Tasks:
**a)** Quote the part of the polynomial roots solution starting at "For example if" and ending at "zero of P(x).", inclusive.
**b)** Please print the entries word for word, starting at the line that contains "Within the image shown here, of" and ending at the final line of the entries, including both.

Text section:
---

Complete step by step answer:
We are given a polynomial \[2{{x}^{2}}+x+k\] and mentioned that we have to find such a value of k so that 3 is a root of the given above polynomial. To solve for k, we will first learn about the roots (zeroes). Zeroes (roots) are those values of x which when inserted in the place of x in the polynomial P(x) then the result will be zero such that P(x) = 0 are called zeros of the polynomial.
For example if we take P(x) = x + 2 that is at x = – 2. We have,
\[P\left( -2 \right)=-2+2=0\]
So, – 2 is zero of P(x) = x + 2. Similarly, let \[P\left( x \right)={{x}^{2}}-1\] so x = 1 is zero of P(x).
Now, we are having a polynomial \[2{{x}^{2}}+x+k\] we are asked to find k such that 3 is zero of the polynomial.

---

Entries shown:
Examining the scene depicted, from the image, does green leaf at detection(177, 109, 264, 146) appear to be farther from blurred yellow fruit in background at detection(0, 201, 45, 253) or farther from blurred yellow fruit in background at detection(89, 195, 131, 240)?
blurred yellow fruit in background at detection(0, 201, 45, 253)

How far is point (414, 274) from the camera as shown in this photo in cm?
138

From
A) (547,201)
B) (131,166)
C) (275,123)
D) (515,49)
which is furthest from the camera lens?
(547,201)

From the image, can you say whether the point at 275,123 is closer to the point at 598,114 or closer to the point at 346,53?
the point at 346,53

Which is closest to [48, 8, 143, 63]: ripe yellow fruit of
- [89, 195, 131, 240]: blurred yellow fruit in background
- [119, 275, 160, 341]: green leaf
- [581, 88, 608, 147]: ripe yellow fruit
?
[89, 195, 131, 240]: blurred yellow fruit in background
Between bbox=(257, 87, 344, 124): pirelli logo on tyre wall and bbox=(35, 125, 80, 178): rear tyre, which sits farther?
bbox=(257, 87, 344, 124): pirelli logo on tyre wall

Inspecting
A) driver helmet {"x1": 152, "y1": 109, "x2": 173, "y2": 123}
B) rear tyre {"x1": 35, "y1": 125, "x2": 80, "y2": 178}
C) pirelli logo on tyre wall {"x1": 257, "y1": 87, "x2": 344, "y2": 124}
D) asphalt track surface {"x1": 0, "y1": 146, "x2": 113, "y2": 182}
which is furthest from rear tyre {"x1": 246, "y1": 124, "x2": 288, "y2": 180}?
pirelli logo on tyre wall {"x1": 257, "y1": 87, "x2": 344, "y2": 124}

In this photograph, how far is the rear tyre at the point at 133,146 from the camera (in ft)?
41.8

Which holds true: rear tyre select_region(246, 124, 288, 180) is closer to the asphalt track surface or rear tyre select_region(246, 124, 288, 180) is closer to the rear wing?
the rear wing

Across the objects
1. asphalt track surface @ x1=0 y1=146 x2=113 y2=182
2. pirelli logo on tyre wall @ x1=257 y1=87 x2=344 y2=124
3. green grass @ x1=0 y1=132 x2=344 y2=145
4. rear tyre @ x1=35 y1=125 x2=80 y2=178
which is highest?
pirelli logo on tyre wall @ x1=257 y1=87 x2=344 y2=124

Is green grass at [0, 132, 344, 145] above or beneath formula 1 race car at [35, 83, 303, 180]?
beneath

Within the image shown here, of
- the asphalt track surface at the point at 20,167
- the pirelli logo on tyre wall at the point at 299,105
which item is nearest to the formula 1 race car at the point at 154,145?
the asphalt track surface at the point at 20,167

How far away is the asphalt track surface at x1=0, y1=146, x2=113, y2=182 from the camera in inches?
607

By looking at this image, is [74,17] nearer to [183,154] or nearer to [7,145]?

---

Solutions in order:
**a)**
For example if we take P(x) = x + 2 that is at x = – 2. We have,
\[P\left( -2 \right)=-2+2=0\]
So, – 2 is zero of P(x) = x + 2. Similarly, let \[P\left( x \right)={{x}^{2}}-1\] so x = 1 is zero of P(x).

**b)**
Within the image shown here, of
- the asphalt track surface at the point at 20,167
- the pirelli logo on tyre wall at the point at 299,105
which item is nearest to the formula 1 race car at the point at 154,145?
the asphalt track surface at the point at 20,167

How far away is the asphalt track surface at x1=0, y1=146, x2=113, y2=182 from the camera in inches?
607

By looking at this image, is [74,17] nearer to [183,154] or nearer to [7,145]?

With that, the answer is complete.